Stored rows:
_ _ _
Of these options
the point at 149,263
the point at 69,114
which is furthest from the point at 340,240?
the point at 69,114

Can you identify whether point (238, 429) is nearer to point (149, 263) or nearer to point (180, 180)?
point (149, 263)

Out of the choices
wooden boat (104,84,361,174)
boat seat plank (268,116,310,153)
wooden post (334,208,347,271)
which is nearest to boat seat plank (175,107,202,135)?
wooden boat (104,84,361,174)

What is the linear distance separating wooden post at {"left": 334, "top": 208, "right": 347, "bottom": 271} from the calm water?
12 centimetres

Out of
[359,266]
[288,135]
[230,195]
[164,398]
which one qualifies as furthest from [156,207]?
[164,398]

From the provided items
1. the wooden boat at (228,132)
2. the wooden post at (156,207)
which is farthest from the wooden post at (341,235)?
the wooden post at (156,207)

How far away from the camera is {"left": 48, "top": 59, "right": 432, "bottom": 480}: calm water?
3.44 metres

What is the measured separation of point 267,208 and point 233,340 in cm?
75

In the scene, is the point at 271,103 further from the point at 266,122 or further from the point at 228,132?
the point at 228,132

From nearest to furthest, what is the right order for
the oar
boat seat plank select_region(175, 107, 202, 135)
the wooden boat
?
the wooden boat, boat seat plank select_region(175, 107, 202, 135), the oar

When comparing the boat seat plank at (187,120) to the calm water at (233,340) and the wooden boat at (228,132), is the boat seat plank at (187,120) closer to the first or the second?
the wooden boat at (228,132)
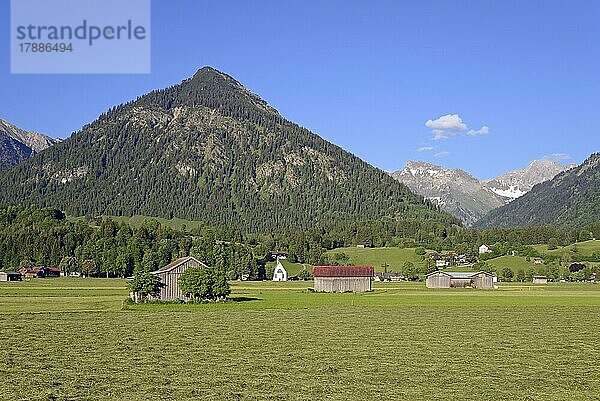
_ _ _
Recast everything above from the line containing "How far away" down to the line containing "the wooden boat, boat" as a two-column CSV with the headers input and output. Give one row per item, place its text and its answer each in a single quoted field, and replace line breaks with spaces.

Written solution:
input,output
"How far away from the camera is {""left"": 48, ""top"": 59, ""right"": 432, ""bottom"": 480}: calm water?","3.44 metres"
"What is the measured separation of point 267,208 and point 233,340 in cm?","75"
"In the scene, is the point at 271,103 further from the point at 266,122 or further from the point at 228,132?","the point at 228,132"
"From nearest to furthest, what is the right order for the oar boat seat plank select_region(175, 107, 202, 135) the wooden boat ?","the wooden boat, boat seat plank select_region(175, 107, 202, 135), the oar"